Okuma parçası:
*-*-*
Sunday, June 21, 2009

Boy değil işlev önemli (Liechtenstein İzlenimleri)

(Taraf Gazetesi HerTaraf sayfası, 21 Haziran 2009)

Geçenlerde yolumuz Liechtenstein’a düştü. (Biliyorsunuz öyle bir ülke var.) Fırsattan istifade birkaç kitap da okudum, Liechtenstein Tarihi, Anayasa tartışmaları ve yeni anayasa süreci, prens ailesinin şeceresi, vs. Notlarımı sizinle paylaşayım dedim.
Onbir köy, sağlam banka

Ülke nüfusu yirmibeşbin, bizim Selçuk kadar. Ama yüzyıllardan beri bağımsız, egemen, tam teşekküllü bir devlet. Şimdiki prensin ceddi bundan 300 yıl önce Türk harplerinde iyi para kazanmış. Ne olur ne olmaz, bir gün lazım olur diye ufak bir prenslik satın almış. Napolyon harpleri sırasında da şık birkaç hamleyle bağımsızlıklarını tescil ettirmişler. Başkent bağlar bostanlar arasında avuç kadar bir köy. Ayrıca on köy daha var.
Refah yerinde. Dünyada galiba kişi başına sanayi üretimi en yüksek olan ülkeymiş. Kişi başına milli gelir bakımından üçüncü ya da dördüncü. Üç büyük banka var, üçünün de reytingi AAA, yani “dünya batar bunlar batmaz” gradosunda. (Bizde birkaç yıl önce birileri eksi B’den galiba BB’ye çıkınca davul zurnayla bayram edilmişti, hatırlarsınız.)
Her tarafı inanılmaz derecede uçuk ve esprili heykellerle donatmışlar. Meclis binasının önünde: sandalyelerin üstüne çıkıp feci bir ciddiyetle ahkâm kesen dört tane göbekli adam ve kadın abidesi. Tunçtan.

Silahsız kuvvetler
Ordusu yok. En son ikiyüz yıl önce Tirol isyanı sırasında eylem görmüş, 1868’de lağvedilmiş. 1938’de Alman Nazileri miting görüntüsü altında ülkeyi istila etmeye kalkmışlar, sınırda biraz arbede itiş kakış olmuş, sokmamışlar. Sonra Prens gidip Hitler’le görüşmüş, iş tatlıya bağlanmış.
*-*-*
Alıştırmalar:
1. Okuma parçasına göre şimdiki prensin ceddinin ufak bir prenslik satın almasının gerekçesini bir ila üç cümleyle açıklayın.
2. Okuma parçasının farklı bölümlerinde geçen bilgilere dayanarak aşağıdaki soruları yanıtlayın.
(a) Ülkenin nüfusu ne kadardır?
(b) Ülkedeki üç büyük bankanın reytingi nedir?
(c) Ülkenin ordusu hangi yılda lağvedilmiştir?

[Çıkarılan veri girişleri]
*-*-*
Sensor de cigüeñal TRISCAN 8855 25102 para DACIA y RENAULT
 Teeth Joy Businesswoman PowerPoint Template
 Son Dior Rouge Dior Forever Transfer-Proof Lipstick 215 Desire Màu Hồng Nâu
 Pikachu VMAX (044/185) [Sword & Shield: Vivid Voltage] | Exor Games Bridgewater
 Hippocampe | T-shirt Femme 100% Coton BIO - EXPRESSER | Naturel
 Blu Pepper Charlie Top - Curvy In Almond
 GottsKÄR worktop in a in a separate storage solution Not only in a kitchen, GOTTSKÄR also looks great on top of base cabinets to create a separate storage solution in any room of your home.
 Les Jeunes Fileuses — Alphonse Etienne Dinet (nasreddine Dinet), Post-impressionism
*-*-*
Alıştırma cevapları:
1. Şimdiki prensin ceddi, yaklaşık 300 yıl önce Türk harplerinde iyi para kazanmıştı. Bu prensliği "ne olur ne olmaz, bir gün lazım olur" düşüncesiyle satın aldı.

2.
(a) Yirmi beş bin; yazara göre bu, Selçuk'un nüfusu kadardır.
(b) AAA.
(c) 1868.